Demystifying de-duplication

22.02.2007
Data de-duplication technology has emerged as a key technology in the effort to reduce the amount of data backed up on a daily basis, which in many enterprises is growing at more than 100 percent every year.

For example, John Thomas, IT manager at Atlanta-based law firm Troutman Sanders LLP, was able to use data de-duplication technology to reduce the amount of data streamed from more than a dozen remote offices and thereby cut his backup window from 11 hours to 50 minutes. Thomas says his compression ratio for his backups run as high as 55:1.

Vendors have taken different approaches to the technology resulting in multiple distinct products that users should become familiar with in order to choose the flavor that best suits their environments.

Data de-duplication uses commonality factoring to reduce the amount of data either at the backup server or at the target storage device.
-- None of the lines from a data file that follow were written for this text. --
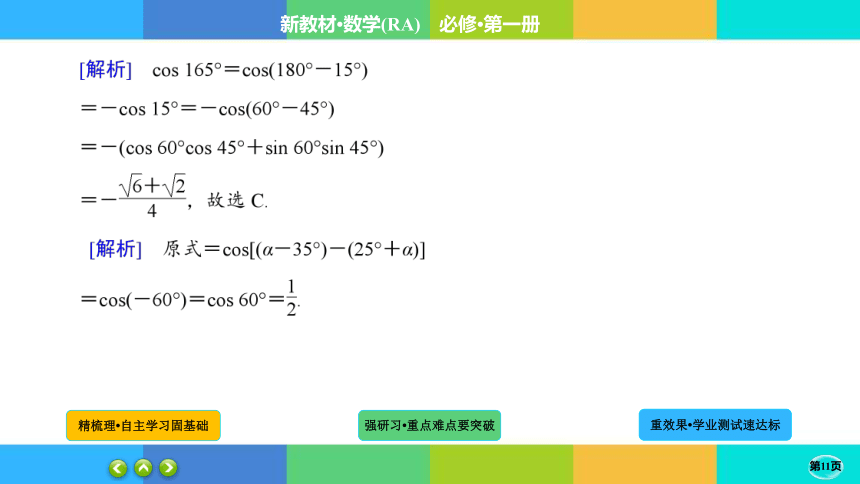 新教材·数学(RA)　必修·第一册

[解析]　$\cos 165°=\cos(180°-15°)$

$=-\cos 15°=-\cos(60°-45°)$

$=-(\cos 60°\cos 45°+\sin 60°\sin 45°)$

$=-\frac{\sqrt{6}+\sqrt{2}}{4}$，故选 C.

[解析]　原式$=\cos[(\alpha-35°)-(25°+\alpha)]$

$=\cos(-60°)=\cos 60°=\frac{1}{2}$.

精梳理·自主学习固基础

强研习·重点难点要突破

重效果·学业测试速达标

第11页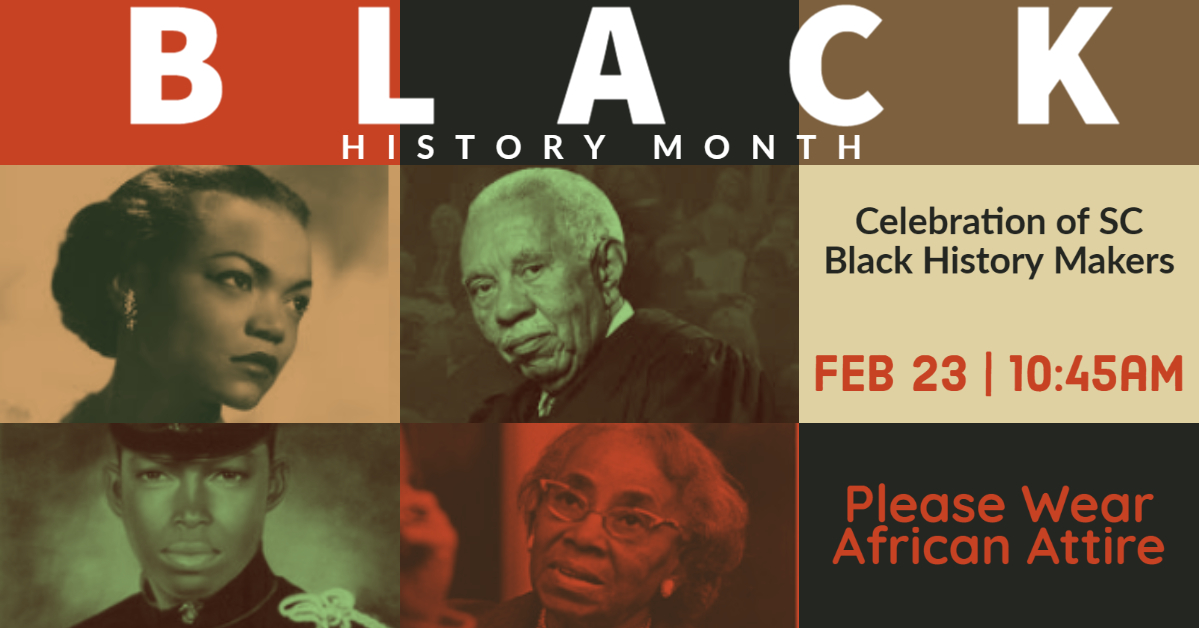 BLACK
HISTORY MONTH

Celebration of SC Black History Makers

FEB 23 | 10:45AM

Please Wear African Attire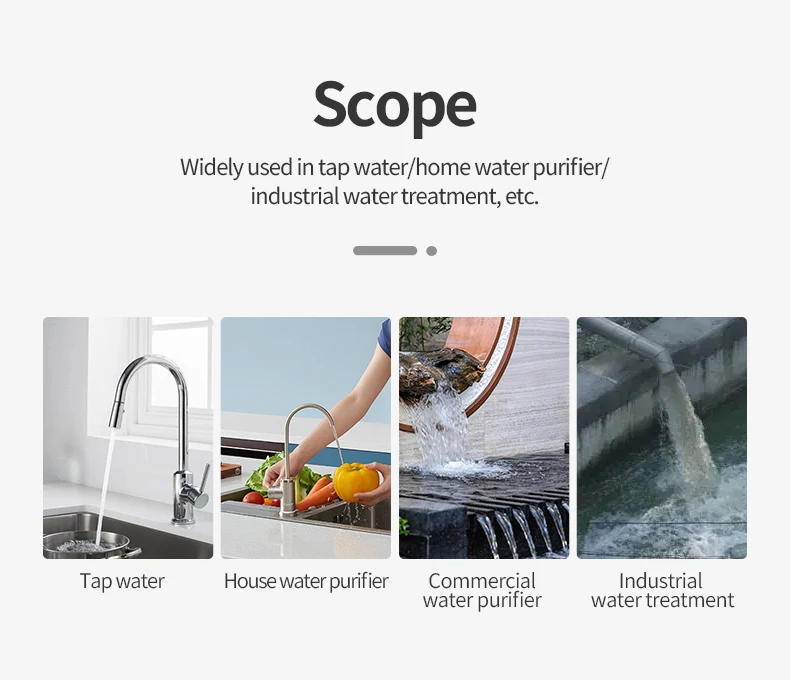 Scope

Widely used in tap water/home water purifier/ industrial water treatment, etc.

Tap water

House water purifier

Commercial water purifier

Industrial water treatment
As a result of enormous compression ratios achieved by data de-duplication technology, disk is becoming more attractive as a viable, online alternative to traditional tape-based backup. For example, people working at remote and branch offices need instant access to all the data and applications available at their company's headquarters. So IT shops typically set up remote mini data centers, with application servers, block and file data storage, backup tape and report printers, sacrificing administrative control. By utilizing data de-dupe technology, backups can be performed over the WAN using spare nighttime bandwidth, eliminating the need for tape at remote sites.

Greg Schulz, senior analyst at The StorageIO Group, says de-duplication technology mainly resides in the backup space, complementing traditional tape libraries with the purpose of lowering costs and reducing data.

The main benefit to de-dupe technology is that you're not seeing your virtual tape library fill up, and you're "not seeing your backup targets fill up as fast as it normally would," Schulz says.